### THE REQUEST:
Please pull out every line of the records below that contains the string "white" and copy each of those lines unchanged. Case counts, so the capital and lowercase letters must match.

start RECORD SET

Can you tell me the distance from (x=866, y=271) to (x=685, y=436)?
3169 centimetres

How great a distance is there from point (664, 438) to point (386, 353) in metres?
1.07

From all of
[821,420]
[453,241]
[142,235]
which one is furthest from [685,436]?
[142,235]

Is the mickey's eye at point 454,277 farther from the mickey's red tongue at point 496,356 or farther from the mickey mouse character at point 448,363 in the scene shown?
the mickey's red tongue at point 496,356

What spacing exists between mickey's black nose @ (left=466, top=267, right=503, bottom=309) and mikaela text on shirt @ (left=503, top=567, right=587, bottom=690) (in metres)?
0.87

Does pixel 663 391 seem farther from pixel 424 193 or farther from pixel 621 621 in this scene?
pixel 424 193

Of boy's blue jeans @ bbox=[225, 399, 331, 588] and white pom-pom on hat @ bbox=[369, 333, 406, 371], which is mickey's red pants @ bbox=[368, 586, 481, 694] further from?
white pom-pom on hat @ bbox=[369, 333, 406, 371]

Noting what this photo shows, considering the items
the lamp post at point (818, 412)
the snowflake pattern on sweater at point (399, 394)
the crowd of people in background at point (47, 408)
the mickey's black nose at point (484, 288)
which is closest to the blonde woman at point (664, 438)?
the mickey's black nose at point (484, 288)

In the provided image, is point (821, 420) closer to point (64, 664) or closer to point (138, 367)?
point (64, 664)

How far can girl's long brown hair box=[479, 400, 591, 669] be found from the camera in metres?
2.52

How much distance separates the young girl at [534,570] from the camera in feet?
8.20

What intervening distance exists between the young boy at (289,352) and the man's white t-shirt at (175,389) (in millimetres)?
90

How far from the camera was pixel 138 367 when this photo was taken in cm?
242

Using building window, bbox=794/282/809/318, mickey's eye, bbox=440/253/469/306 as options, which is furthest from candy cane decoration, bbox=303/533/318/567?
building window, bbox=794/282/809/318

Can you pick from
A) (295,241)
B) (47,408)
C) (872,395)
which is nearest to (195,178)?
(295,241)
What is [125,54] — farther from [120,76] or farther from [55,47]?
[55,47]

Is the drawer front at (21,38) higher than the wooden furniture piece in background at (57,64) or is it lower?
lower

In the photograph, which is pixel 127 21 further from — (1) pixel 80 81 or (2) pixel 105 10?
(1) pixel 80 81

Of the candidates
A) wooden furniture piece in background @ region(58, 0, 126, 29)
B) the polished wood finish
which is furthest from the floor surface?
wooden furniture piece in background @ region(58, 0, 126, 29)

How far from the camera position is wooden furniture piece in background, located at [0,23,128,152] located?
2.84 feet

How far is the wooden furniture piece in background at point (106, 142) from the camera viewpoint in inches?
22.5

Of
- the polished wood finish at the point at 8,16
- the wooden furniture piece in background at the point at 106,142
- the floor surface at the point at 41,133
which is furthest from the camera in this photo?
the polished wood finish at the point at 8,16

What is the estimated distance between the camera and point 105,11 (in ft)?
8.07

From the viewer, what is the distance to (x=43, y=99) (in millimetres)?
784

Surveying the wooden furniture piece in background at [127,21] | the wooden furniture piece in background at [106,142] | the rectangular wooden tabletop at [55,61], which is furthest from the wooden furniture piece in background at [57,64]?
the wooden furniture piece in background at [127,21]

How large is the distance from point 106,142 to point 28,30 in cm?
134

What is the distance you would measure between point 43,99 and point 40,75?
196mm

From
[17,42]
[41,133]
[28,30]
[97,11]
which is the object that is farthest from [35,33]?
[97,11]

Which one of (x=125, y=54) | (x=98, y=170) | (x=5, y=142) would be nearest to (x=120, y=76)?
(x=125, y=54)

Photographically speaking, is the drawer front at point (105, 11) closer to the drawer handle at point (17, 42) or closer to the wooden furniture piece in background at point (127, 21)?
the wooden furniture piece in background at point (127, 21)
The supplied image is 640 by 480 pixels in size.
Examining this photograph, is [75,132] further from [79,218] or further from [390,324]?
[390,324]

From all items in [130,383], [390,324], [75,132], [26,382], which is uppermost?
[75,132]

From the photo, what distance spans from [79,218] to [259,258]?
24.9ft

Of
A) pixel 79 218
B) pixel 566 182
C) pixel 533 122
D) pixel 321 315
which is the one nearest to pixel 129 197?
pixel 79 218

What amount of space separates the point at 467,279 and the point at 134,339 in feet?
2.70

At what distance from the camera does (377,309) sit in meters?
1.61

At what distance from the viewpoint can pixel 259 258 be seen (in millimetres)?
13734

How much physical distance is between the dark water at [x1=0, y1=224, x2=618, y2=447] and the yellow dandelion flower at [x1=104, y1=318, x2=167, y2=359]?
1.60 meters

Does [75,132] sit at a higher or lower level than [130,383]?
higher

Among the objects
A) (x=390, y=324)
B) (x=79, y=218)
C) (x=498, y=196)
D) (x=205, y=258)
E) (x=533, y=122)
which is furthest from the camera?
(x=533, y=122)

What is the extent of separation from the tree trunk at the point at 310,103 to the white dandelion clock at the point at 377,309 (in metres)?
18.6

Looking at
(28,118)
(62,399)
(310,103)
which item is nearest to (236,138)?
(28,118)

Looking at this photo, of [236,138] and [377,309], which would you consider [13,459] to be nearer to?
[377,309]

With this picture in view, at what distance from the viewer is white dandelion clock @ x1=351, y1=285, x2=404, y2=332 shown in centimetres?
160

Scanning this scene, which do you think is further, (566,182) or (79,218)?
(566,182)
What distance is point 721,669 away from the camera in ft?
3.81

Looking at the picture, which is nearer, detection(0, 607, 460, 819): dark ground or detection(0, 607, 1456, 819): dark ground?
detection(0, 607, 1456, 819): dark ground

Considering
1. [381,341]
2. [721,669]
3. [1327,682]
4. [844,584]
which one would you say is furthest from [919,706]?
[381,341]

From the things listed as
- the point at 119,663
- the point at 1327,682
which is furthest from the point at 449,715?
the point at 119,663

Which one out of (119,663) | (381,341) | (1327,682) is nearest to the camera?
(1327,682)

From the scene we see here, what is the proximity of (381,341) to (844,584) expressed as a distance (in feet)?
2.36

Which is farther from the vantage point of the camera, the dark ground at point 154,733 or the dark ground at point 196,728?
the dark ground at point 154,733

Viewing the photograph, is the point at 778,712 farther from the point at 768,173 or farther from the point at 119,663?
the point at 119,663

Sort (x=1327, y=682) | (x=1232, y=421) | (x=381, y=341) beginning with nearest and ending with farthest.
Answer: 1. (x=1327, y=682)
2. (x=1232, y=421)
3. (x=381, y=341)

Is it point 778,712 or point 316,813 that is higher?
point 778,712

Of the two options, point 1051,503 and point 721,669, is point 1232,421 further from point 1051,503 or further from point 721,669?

end RECORD SET
start RECORD SET

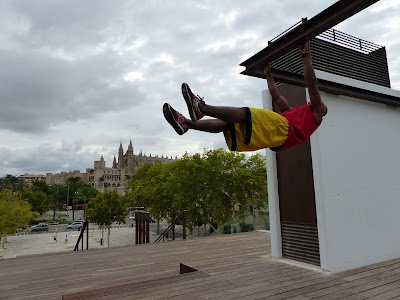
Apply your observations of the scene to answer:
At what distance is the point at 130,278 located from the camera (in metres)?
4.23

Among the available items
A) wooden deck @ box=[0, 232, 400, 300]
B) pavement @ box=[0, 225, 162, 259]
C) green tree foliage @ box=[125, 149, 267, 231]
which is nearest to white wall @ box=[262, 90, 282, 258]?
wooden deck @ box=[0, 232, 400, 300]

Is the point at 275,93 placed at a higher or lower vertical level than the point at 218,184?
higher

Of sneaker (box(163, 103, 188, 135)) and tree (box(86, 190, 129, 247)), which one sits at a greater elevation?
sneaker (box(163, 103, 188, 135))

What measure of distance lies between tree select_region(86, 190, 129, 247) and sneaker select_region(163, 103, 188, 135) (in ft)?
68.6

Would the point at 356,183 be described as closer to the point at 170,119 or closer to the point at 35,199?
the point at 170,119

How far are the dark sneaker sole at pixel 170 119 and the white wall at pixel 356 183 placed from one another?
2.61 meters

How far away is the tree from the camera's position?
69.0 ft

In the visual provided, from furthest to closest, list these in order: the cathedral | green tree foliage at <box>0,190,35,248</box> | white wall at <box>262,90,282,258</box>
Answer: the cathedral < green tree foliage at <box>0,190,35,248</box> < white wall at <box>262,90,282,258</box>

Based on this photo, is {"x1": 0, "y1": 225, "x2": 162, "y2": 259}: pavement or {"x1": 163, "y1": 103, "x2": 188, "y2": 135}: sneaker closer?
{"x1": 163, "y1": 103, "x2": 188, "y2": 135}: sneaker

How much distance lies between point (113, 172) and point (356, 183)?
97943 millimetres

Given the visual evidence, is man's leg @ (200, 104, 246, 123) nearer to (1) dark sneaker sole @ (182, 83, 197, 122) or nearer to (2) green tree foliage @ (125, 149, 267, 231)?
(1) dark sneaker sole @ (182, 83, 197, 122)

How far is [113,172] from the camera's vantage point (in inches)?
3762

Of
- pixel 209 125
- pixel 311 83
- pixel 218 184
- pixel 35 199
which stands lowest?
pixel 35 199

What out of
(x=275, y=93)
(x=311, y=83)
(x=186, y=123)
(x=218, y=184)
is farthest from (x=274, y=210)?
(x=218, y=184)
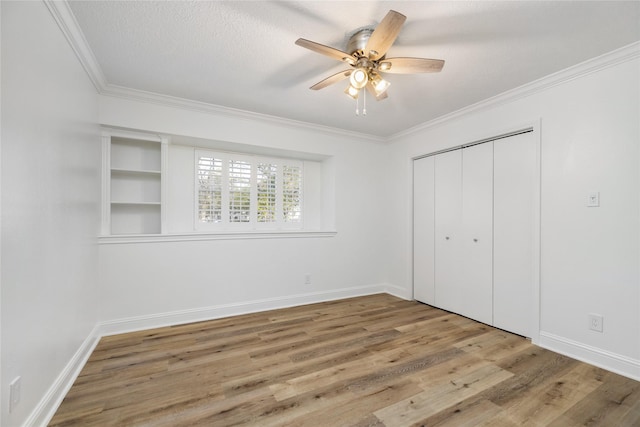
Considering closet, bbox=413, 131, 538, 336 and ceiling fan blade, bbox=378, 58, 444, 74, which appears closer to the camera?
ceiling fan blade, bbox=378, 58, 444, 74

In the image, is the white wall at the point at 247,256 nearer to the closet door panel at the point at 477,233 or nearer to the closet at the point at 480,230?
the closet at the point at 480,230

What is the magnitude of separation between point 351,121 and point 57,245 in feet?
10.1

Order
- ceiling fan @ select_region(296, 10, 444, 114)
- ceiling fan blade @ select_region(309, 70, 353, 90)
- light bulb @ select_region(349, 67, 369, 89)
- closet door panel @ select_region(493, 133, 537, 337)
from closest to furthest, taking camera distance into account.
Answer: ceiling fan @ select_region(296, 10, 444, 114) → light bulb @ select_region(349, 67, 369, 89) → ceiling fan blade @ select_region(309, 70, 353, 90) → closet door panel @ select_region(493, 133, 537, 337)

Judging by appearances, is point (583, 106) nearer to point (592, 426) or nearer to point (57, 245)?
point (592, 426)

end RECORD SET

### ANSWER TO THIS EXERCISE:
Of boy's blue jeans @ bbox=[225, 399, 331, 588] and white pom-pom on hat @ bbox=[369, 333, 406, 371], which is mickey's red pants @ bbox=[368, 586, 481, 694] further from?
white pom-pom on hat @ bbox=[369, 333, 406, 371]
What intervening distance exists between the young boy at (289,352) and the man's white t-shirt at (175,389) (in millimetres)?
What is the extent of separation from the tree trunk at the point at 310,103 to the white dandelion clock at the point at 377,309 (in metres)?
With this picture in view, at what distance from the viewer is white dandelion clock @ x1=351, y1=285, x2=404, y2=332 shown in centimetres?
which is nearest to white wall @ box=[262, 90, 282, 258]?
How far are the dark sneaker sole at pixel 170 119 and the white wall at pixel 356 183 placed from one another?
In the visual provided, from furthest to closest, list these in order: the cathedral | green tree foliage at <box>0,190,35,248</box> | white wall at <box>262,90,282,258</box>
Answer: the cathedral < green tree foliage at <box>0,190,35,248</box> < white wall at <box>262,90,282,258</box>
In the image, is the white wall at the point at 247,256 nearer to the closet door panel at the point at 477,233 or nearer to the closet at the point at 480,230?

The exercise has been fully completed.